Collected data
========

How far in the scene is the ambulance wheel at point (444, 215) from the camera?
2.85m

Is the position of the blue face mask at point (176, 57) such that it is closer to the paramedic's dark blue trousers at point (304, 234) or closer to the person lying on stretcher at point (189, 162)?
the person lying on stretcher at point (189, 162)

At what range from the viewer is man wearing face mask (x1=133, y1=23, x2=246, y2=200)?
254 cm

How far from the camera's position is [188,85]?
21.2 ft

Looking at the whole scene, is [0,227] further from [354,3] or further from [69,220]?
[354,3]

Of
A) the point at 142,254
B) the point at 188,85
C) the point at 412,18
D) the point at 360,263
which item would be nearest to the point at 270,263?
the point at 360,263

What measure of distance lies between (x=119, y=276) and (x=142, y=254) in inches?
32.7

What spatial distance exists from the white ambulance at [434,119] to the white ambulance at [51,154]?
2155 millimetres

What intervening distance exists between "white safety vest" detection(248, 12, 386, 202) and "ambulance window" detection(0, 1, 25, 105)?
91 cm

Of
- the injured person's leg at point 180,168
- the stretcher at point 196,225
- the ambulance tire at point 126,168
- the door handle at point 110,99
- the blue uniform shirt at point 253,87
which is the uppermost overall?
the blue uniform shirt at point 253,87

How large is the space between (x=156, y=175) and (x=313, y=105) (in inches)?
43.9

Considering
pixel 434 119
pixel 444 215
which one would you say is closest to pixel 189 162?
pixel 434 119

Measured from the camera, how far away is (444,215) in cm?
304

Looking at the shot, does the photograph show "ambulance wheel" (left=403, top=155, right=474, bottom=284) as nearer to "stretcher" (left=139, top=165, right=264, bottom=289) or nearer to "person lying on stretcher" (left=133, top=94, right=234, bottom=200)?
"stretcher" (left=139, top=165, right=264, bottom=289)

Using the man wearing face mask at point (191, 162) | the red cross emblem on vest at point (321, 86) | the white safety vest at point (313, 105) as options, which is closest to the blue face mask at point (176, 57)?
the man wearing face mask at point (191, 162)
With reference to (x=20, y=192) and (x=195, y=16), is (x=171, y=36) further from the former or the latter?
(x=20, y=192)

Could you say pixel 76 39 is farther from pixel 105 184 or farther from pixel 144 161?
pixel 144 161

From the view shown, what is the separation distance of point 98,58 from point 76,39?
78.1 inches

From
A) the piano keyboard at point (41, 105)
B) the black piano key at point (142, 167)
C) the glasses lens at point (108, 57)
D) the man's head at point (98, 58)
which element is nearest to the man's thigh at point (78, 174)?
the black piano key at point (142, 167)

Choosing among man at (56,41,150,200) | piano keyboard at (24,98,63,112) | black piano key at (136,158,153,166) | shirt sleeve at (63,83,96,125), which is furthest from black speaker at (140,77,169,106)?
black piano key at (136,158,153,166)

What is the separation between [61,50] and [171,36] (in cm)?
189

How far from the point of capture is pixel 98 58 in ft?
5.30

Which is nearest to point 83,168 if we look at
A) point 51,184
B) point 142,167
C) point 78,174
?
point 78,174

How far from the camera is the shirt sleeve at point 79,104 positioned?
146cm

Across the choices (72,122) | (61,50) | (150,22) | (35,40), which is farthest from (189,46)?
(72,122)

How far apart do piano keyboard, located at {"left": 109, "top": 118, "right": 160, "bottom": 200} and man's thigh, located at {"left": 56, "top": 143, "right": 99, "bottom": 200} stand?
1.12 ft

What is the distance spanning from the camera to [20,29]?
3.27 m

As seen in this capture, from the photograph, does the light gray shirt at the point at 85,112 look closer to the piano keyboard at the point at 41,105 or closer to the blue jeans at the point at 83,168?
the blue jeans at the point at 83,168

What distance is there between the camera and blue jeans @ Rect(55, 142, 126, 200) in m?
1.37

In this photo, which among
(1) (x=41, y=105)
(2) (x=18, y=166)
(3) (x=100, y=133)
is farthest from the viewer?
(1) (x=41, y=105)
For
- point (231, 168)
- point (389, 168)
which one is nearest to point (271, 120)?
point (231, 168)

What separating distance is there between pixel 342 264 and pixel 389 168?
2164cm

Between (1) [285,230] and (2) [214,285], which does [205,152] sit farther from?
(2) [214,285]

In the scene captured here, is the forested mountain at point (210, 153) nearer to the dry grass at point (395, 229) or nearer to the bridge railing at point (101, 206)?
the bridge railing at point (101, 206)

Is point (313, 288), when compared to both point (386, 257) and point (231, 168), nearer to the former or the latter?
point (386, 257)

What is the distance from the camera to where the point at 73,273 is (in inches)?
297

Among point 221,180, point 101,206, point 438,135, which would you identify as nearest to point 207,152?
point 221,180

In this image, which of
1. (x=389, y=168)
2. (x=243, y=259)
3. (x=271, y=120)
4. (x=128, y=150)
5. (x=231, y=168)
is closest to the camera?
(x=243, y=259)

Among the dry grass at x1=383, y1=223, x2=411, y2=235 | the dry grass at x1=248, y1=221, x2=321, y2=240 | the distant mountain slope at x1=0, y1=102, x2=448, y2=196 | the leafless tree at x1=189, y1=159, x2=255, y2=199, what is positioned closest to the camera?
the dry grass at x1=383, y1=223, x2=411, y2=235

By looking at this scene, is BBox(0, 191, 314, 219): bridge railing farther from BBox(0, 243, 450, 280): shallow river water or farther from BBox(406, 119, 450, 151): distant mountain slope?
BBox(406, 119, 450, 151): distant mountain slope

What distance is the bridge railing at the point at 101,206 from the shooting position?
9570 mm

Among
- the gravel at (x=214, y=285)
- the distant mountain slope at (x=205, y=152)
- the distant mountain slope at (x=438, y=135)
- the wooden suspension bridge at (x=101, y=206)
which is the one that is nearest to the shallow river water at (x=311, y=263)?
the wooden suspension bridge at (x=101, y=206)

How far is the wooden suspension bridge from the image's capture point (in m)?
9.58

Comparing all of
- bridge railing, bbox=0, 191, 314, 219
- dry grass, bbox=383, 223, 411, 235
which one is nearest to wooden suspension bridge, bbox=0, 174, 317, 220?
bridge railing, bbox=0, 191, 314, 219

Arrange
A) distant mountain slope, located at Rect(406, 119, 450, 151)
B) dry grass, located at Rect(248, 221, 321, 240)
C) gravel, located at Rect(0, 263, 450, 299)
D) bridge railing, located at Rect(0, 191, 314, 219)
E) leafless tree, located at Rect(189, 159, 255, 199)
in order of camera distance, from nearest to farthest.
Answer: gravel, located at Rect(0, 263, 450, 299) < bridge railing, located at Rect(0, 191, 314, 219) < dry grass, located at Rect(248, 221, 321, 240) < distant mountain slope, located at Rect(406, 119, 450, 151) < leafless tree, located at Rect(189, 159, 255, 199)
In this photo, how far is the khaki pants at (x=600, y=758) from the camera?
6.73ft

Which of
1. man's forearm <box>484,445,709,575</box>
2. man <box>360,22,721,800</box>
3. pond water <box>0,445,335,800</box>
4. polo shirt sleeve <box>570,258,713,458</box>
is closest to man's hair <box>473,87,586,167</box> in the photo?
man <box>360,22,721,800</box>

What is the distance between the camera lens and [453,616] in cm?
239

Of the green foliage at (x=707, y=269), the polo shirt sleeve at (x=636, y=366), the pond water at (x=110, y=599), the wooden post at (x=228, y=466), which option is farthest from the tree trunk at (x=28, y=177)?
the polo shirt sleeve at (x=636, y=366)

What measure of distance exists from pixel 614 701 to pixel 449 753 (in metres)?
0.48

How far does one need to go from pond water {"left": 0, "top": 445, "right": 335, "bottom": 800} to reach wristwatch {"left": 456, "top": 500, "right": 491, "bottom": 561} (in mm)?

========

Written task
Restate the final lines of the listing above word for word, beginning at the line that contains "What is the distance between".

Result for this exercise
What is the distance between the camera lens and [453,616] in cm?
239

Of the green foliage at (x=707, y=269), the polo shirt sleeve at (x=636, y=366), the pond water at (x=110, y=599), the wooden post at (x=228, y=466), which option is farthest from the tree trunk at (x=28, y=177)?
the polo shirt sleeve at (x=636, y=366)

What measure of distance exists from pixel 614 701 to pixel 449 753 (in metres)?
0.48

How far does one need to go from pond water {"left": 0, "top": 445, "right": 335, "bottom": 800} to reach wristwatch {"left": 456, "top": 500, "right": 491, "bottom": 561} (in mm)?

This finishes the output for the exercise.